The Balboa Park Online Collaborative is going into collaborative transcription in a big way with the Field Notes of Laurence Klauber for the San Diego Natural History Museum. They've picked my own FromThePage to host their transcriptions, and have been driving a lot of the development on that system since October through their enthusiastic feature requests, bug reports, and funding. Future transcription projects are in the early planning stages, but we're trying to complete features suggested by the Klauber material first.

The University of Iowa Libraries plan to crowdsource transcription of their Historic Iowa Children's Diaries. There is no word on the technology they plan to use.

The Getty Research Institute plans to crowdsource transcription of J. Paul Getty's diaries. This project also appears to be in the very early stages of planning, with no technology chosen.

Invisible Australians is a digitization project by Kate Bagnall and Tim Sherratt to explore the lives of Australians subjected to the White Australia policy through their extensive records.
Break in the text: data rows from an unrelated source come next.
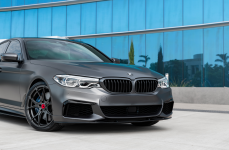 BMW 530/540 (G30) на дисках VORSTEINER V-FF 103
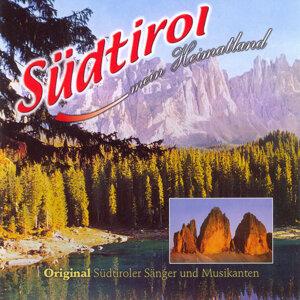 Südtirol mein Heimatland 歌手頭像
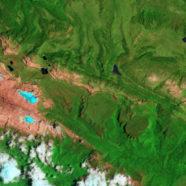 Photo Friday: Equatorial Glaciers of Puncak Jaya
While it's still in the planning stages (with only a set of project blogs and a Zotero library publicly visible), the heterogeneity of the source material make it one of the most ambitious documentary transcription projects I've seen. Some of the data is traditionally structured (like government forms), some free-form (like letters), and there are photographs and even hand-prints to present alongside the transcription! Invisible Australians will be a fascinating project to follow in 2011.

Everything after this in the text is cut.